■ **EXTRAIT DU TEXTE**:

Six mois après le cessez-le-feu, le nord se remet peu à peu, incertain de l’issue du cessez-le-feu
Les habitants de Shtula tentent de se réinstaller au milieu des débris de la guerre et le kibboutz Sasa pleure la mort de personnes âgées qui n'ont pas supporté l'évacuation

SHTULA – Shula Giladi, connue sous le nom de « Shula de Shtula », avait l’habitude d’accueillir les touristes dans sa maison du nord d’Israël en leur servant des plats kurdes et en leur racontant la vie de ses aïeux, au Kurdistan, il y a de cela un siècle.
Puis le groupe terroriste libanais du Hezbollah a commencé ses tirs de missiles antichars et de roquettes et ses attaques au drone explosif depuis l’autre côté de la frontière, ce qui a endommagé des centaines d’habitation – dont la sienne.
Aujourd’hui, du haut de ses 72 ans, cette femme déplacée en plaisante, non sans amertume, en se présentant comme « Shula avec sa valise ».
La maison de Giladi est située à moins de 500 mètres de la frontière libanaise – une frontière calme depuis fin fin novembre dernier, depuis l’entrée en vigueur du cessez-le-feu conclu pour mettre fin à 13 mois d’intenses hostilités entre l’organisation soutenue par l’Iran et Israël.

■ **CONSIGNES**:
a) Relevez tous les moyens d'attaque que l'extrait attribue au Hezbollah depuis l'autre côté de la frontière.
b) D'après l'extrait, à quelle distance de la frontière libanaise se trouve la maison de Giladi ?
c) Renvoyez le passage de l'extrait qui s'ouvre sur les mots contenant "Puis le groupe" et se ferme sur "dont la sienne.".

■ **DONNÉES FOURNIES**:
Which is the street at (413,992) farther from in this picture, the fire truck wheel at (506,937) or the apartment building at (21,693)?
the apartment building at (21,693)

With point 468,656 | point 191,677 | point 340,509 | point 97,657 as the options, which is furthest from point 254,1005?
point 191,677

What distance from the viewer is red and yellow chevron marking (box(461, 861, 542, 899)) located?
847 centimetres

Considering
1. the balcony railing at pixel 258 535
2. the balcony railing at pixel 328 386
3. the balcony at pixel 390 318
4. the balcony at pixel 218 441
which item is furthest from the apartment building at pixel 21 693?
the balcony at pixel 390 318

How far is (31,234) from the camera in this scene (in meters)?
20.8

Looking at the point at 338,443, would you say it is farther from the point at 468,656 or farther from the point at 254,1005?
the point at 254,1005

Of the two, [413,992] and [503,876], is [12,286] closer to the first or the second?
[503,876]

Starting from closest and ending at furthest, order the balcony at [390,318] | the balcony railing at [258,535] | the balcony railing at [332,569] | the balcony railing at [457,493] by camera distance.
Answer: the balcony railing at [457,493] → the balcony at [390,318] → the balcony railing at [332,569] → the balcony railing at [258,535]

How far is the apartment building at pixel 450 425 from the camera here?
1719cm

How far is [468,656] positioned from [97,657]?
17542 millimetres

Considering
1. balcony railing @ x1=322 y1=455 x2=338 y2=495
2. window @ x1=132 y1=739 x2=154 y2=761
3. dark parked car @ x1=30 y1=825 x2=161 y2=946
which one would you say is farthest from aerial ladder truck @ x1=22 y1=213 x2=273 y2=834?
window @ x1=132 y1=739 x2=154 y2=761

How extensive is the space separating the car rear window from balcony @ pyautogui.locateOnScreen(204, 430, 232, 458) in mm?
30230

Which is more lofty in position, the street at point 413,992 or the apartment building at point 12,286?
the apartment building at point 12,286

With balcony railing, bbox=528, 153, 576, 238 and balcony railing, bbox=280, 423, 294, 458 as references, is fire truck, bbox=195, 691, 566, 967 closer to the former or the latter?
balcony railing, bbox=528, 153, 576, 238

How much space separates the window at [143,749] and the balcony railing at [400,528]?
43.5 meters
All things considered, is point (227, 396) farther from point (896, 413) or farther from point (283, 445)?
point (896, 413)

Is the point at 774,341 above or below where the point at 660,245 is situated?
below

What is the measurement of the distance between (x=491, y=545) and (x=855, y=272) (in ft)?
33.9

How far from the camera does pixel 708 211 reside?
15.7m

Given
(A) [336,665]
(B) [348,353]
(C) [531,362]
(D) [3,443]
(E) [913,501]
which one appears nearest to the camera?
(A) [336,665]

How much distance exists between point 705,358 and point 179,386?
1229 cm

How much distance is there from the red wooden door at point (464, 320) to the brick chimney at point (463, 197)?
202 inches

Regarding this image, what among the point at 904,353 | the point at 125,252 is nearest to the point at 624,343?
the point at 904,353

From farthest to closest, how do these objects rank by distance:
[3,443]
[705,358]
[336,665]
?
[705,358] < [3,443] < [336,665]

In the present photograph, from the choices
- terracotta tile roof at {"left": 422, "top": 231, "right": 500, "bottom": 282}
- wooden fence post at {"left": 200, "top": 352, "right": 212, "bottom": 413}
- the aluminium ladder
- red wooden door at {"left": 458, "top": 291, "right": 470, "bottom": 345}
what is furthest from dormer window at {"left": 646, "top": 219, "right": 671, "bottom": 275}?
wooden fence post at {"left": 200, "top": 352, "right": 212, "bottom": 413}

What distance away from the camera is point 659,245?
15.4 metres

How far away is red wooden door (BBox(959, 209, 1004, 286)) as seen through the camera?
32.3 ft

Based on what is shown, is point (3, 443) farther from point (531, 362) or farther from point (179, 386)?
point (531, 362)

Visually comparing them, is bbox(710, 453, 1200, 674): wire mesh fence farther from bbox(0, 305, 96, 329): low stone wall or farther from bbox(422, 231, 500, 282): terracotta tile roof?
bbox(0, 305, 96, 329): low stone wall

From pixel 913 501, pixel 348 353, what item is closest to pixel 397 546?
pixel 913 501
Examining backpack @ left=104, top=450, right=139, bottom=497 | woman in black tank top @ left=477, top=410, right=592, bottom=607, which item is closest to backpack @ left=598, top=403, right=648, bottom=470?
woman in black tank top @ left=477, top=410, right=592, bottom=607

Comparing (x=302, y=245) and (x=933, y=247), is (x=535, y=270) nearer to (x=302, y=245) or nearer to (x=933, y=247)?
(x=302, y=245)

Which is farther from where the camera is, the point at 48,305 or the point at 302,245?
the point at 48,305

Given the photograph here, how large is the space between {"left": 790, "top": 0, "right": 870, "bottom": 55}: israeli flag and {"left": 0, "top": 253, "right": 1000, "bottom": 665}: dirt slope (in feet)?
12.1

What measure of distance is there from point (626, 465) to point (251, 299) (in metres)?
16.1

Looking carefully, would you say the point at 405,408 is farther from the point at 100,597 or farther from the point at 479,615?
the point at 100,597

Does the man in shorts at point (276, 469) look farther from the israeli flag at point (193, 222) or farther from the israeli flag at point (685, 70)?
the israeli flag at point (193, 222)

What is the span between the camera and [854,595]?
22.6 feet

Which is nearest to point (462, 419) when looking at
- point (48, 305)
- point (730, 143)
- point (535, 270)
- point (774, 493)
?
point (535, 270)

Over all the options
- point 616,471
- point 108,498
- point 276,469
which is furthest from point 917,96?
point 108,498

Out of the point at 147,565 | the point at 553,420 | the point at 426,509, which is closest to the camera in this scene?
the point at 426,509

■ **RÉPONSES DANS L'ORDRE**:
a) Missiles antichars, roquettes, drones explosifs

b) À moins de 500 mètres.

c)
Puis le groupe terroriste libanais du Hezbollah a commencé ses tirs de missiles antichars et de roquettes et ses attaques au drone explosif depuis l’autre côté de la frontière, ce qui a endommagé des centaines d’habitation – dont la sienne.